-- START RECORDED INFORMATION --

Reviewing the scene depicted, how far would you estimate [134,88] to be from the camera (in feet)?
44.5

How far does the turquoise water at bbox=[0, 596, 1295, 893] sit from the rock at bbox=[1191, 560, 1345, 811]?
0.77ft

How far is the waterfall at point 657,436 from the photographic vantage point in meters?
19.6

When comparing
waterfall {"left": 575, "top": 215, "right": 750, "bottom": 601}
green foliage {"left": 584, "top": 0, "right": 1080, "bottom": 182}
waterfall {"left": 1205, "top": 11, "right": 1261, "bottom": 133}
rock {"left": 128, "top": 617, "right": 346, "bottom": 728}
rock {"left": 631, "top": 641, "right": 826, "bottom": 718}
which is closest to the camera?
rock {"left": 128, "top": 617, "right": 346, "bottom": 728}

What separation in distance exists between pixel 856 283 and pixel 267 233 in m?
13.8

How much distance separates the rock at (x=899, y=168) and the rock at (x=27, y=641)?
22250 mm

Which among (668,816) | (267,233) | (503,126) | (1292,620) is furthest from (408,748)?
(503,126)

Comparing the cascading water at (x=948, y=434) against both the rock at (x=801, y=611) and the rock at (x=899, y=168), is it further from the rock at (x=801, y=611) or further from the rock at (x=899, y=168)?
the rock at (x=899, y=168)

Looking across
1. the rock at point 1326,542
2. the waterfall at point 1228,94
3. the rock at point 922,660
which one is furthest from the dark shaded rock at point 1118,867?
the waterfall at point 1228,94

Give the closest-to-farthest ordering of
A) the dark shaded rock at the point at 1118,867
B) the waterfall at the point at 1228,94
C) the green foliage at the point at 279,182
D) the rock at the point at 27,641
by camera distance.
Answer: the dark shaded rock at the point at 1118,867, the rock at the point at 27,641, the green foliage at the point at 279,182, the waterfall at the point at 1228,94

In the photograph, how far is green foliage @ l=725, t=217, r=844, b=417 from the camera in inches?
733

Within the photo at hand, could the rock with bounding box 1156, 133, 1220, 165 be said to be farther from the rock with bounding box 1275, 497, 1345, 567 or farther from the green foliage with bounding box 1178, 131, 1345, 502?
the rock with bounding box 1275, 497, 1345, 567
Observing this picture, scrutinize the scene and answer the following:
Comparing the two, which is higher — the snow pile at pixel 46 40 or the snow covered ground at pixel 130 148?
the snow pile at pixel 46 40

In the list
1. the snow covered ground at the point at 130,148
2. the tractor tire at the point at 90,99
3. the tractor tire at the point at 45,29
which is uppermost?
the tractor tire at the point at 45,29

-- END RECORDED INFORMATION --

● **DO THIS**
Write out the data again, exactly and in full.

● **RESULT OF THE EXERCISE**
Reviewing the scene depicted, how far would you estimate [134,88] to be from the camera (in feet)?
44.5

How far does the turquoise water at bbox=[0, 596, 1295, 893] sit from the rock at bbox=[1191, 560, 1345, 811]?
0.77ft

How far is the waterfall at point 657,436 from the photographic vantage point in meters?
19.6

When comparing
waterfall {"left": 575, "top": 215, "right": 750, "bottom": 601}
green foliage {"left": 584, "top": 0, "right": 1080, "bottom": 182}
waterfall {"left": 1205, "top": 11, "right": 1261, "bottom": 133}
rock {"left": 128, "top": 617, "right": 346, "bottom": 728}
rock {"left": 631, "top": 641, "right": 826, "bottom": 718}
which is closest to the camera?
rock {"left": 128, "top": 617, "right": 346, "bottom": 728}

What separation in distance exists between pixel 856 283 and pixel 267 233 in m?
13.8

How much distance separates the rock at (x=899, y=168) and the rock at (x=27, y=641)?
22250 mm

Which among (668,816) | (267,233) | (503,126) | (1292,620) is furthest from (408,748)?
(503,126)

Comparing the cascading water at (x=948, y=434) against both the rock at (x=801, y=611) and the rock at (x=899, y=168), is it further from the rock at (x=801, y=611) or further from the rock at (x=899, y=168)?
the rock at (x=899, y=168)

Looking across
1. the rock at point 1326,542
2. the waterfall at point 1228,94
3. the rock at point 922,660
which one is furthest from the dark shaded rock at point 1118,867?
the waterfall at point 1228,94

Give the closest-to-farthest ordering of
A) the dark shaded rock at the point at 1118,867
B) the waterfall at the point at 1228,94
C) the green foliage at the point at 279,182
D) the rock at the point at 27,641
by camera distance.
Answer: the dark shaded rock at the point at 1118,867, the rock at the point at 27,641, the green foliage at the point at 279,182, the waterfall at the point at 1228,94

In the photograph, how far is green foliage @ l=725, t=217, r=844, b=417 from the camera in inches?
733

Within the photo at hand, could the rock with bounding box 1156, 133, 1220, 165 be said to be farther from the rock with bounding box 1275, 497, 1345, 567 or farther from the green foliage with bounding box 1178, 131, 1345, 502?
the rock with bounding box 1275, 497, 1345, 567
Observing this picture, scrutinize the scene and answer the following:
Comparing the two, which is higher — the snow pile at pixel 46 40 or the snow covered ground at pixel 130 148?
the snow pile at pixel 46 40

In the list
1. the snow covered ground at the point at 130,148
2. the tractor tire at the point at 90,99
3. the tractor tire at the point at 45,29
which is uppermost?
the tractor tire at the point at 45,29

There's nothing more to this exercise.